Mesmo com o reconhecimento de público e crítica nos anos de Cinédia, Humberto Mauro só alcançou o título de “fundador do cinema brasileiro” na virada dos anos 1950 para os 60, por críticos como Alex Viany e Paulo Emílio Salles Gomes (esse último reconstruiu a experiência do cineasta no livro Humberto Mauro: Cataguases, Cinearte). Rafael Ciccarini também ressalta a importância do diretor na formação do Cinema Novo: “Da metralhadora de críticas que Glauber Rocha disparou, com sua revisão sobre nosso cinema, sobrou pouca coisa. Entre elas, o nome mais aclamado foi de Humberto Mauro”.

A cidade com o maior número de críticos por Km²

A história do cinema brasileiro começou a ser reescrita em meados dos anos 50 com o engajamento de críticos responsáveis por reformular a relação entre o Brasil e as novas tendências do cinema mundial. Influenciados pela nova crítica francesa da Nouvelle Vague e fortalecidos pelo cineclubismo, os cineastas brasileiros enxergaram a possibilidade de criar um novo cinema, ou seja, um Cinema Novo, movimento teorizado e liderado por Glauber Rocha. Belo Horizonte, no final dos anos 40, abrigou um dos mais importantes e consistentes cineclube do país.

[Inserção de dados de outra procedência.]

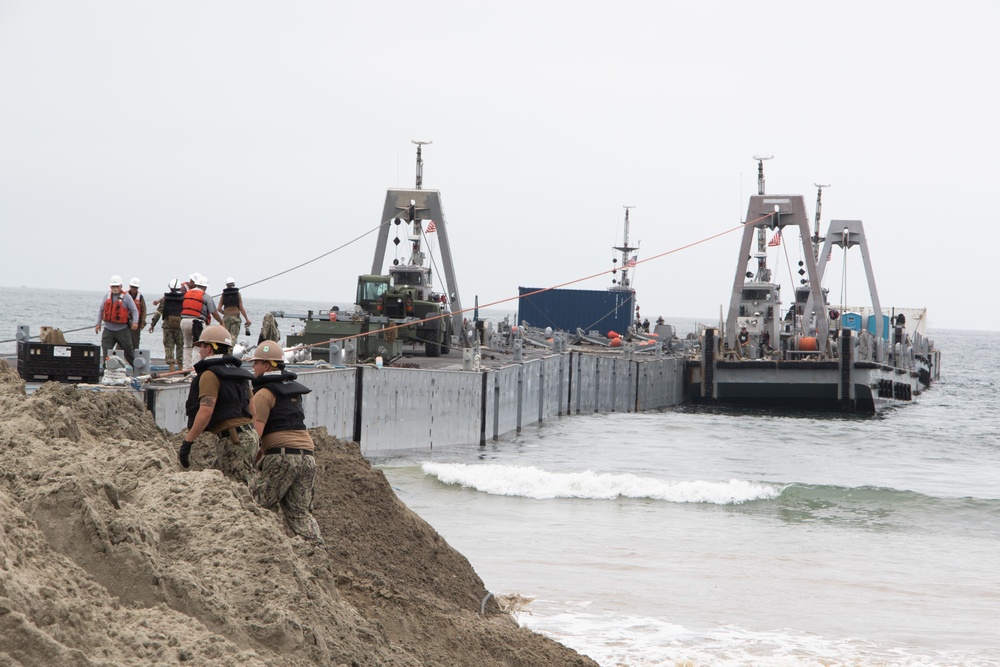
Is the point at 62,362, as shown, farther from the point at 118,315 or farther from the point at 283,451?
the point at 283,451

A dedicação dos mineiros à crítica de cinema culminou na publicação da Revista de Cinema – criada por Cyro Siqueira, no início da década de 50, que se estendeu ao longo de dez anos, com 24 edições – e no CEC, Centro de Estudos Cinematográficos, criado em 1951. Tal paixão foi lembrada pelo jornalista Humberto Werneck, em seu livro O Desatino da Rapaziada, dizendo que a capital mineira “se converteu na cidade com o maior número de críticos de cinema por quilômetro quadrado”. Fábio Leite, crítico de cinema do jornal Hoje em Dia e filiado ao CEC desde a década de 70, atribui esse fenômeno à presença marcante da sétima arte na vida da população que, segundo ele, “naquela época, não tinha muita coisa pra se fazer”. “Assistíamos aos filmes e depois ficávamos horas discutindo nas mesas dos bares. Até na Faculdade de Engenharia Química da UFMG improvisava-se um pano branco para exibições após a aula. Profissionais, de todas as áreas, começavam a esboçar um espírito crítico em relação aos filmes, e a base encontrávamos no CEC, com mostras, palestras e debates”, explica.

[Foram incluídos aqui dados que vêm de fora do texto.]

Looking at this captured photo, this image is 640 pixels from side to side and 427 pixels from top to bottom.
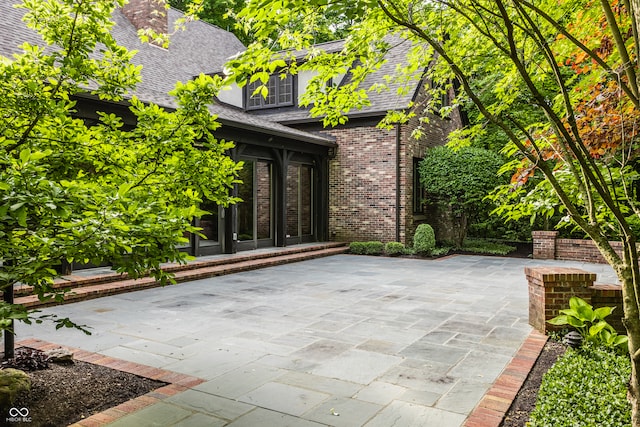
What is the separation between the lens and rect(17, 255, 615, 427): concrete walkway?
3139 mm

O CEC foi fundamental na formação de várias gerações de críticos. Muitos, como Marcelo Castilho Avelar e o próprio Fábio Leite, atuam na imprensa mineira. O centro de estudos ainda funciona em uma pequena sala no Palácio das Artes e é um dos realizadores do festival Curta Minas, mas não tem a mesma força de antes. Já a Revista de Cinema alcançou repercussão internacional e foi responsável por introduzir na pauta dos críticos brasileiros, cineastas como Luís Buñuel e Ingmar Bergman. Com a solidificação da imprensa em Minas, o jornalismo e a crítica escreveu uma história de estreita relação com o cinema, sendo responsáveis por alimentar a paixão dos mineiros pela sétima arte.